Case Study on Class 10 Maths Chapter 4 ‘Quadratic Equations’

The Case Study Questions for Class 10 Maths Chapter 4 "Quadratic Equations" include short, real life problem situations that have clear answers and step by step solutions to help students gain confidence for exams. It covers important topics including identifying quadratic equations in standard form (ax² + bx + c = 0), solving quadratic equations by factorization method, using the completing the square method, applying the quadratic formula, understanding the nature of roots based on discriminant (D > 0, D = 0, D < 0), finding sum and product of roots, forming quadratic equations from given roots, solving word problems involving area, speed-time-distance, age problems, and number problems, and checking if solutions are realistic in real world contexts. These practice questions help the students in better understanding of the concepts, handling quadratic equation problems smoothly and to be faster and accurate for their board exams. A free PDF is included for offline timed practice. 

Introduction to Case Study Questions on Quadratic Equations

What Is a Quadratic Equation?

A quadratic equation is a polynomial equation in which the highest power of the variable is 2. The word "quadratic" comes from "quadratus," the Latin word for square, because the equation always contains the variable squared.

In simple terms, a quadratic equation is any equation that can be written in the form:

ax² + bx + c = 0

where x is the variable, and a, b, and c are real numbers, with the condition that a must not be equal to zero. If a were zero, the x² term would disappear and the equation would no longer be quadratic.

Examples of quadratic equations:

x² − 5x + 6 = 0 (here a = 1, b = −5, c = 6) 

2x² + 3x − 2 = 0 (here a = 2, b = 3, c = −2)

x² − 4 = 0 (here a = 1, b = 0, c = −4)

Standard Form of a Quadratic Equation

The standard form of a quadratic equation is:

ax² + bx + c = 0, where a ≠ 0

Every quadratic equation must be rearranged into this standard form before any solution method is applied. This is a critical first step that many students skip, leading to errors.

For example, if you are given the equation x² = 5x − 6, you must first rearrange it: x² − 5x + 6 = 0 Now it is in standard form with a = 1, b = −5, and c = 6.

Nature of Roots of a Quadratic Equation

Before solving a quadratic equation, you can determine what kind of solutions (roots) it has by calculating the discriminant.

Discriminant D = b² − 4ac

The discriminant tells you the nature of roots:

• If D > 0 (positive): The equation has two distinct real roots. The two solutions are different from each other.
• If D = 0 (zero): The equation has two equal real roots. Both solutions are the same value. This is also called a repeated root.
• If D < 0 (negative): The equation has no real roots. The solutions involve imaginary numbers, which are beyond the scope of Class 10.

Methods of Solving Quadratic Equations

There are three main methods for solving quadratic equations in Class 10:

• Method 1 − Factorisation: Split the middle term and express the quadratic as a product of two linear factors, then set each factor equal to zero. This method is fast when it works, but it does not work for all quadratic equations.

• DATASET EXTRACT:

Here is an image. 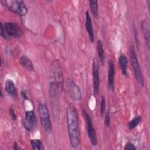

• WHAT IS ASKED:
Answer each question using the passage on quadratic equations.
(a) What Latin word does the word "quadratic" come from, and what does that Latin word mean?
(b) What happens to the equation ax² + bx + c = 0 if a is zero?
(c) What kind of roots does a quadratic equation have when D = 0, and what is such a root also called?
The material shown above comes from a different source than the passage on quadratic equations.

• THE COMPLETED TASK:
(a) It comes from "quadratus," the Latin word for square.
(b) The x² term disappears, and the equation is no longer quadratic.
(c) It has two equal real roots, and this is also called a repeated root.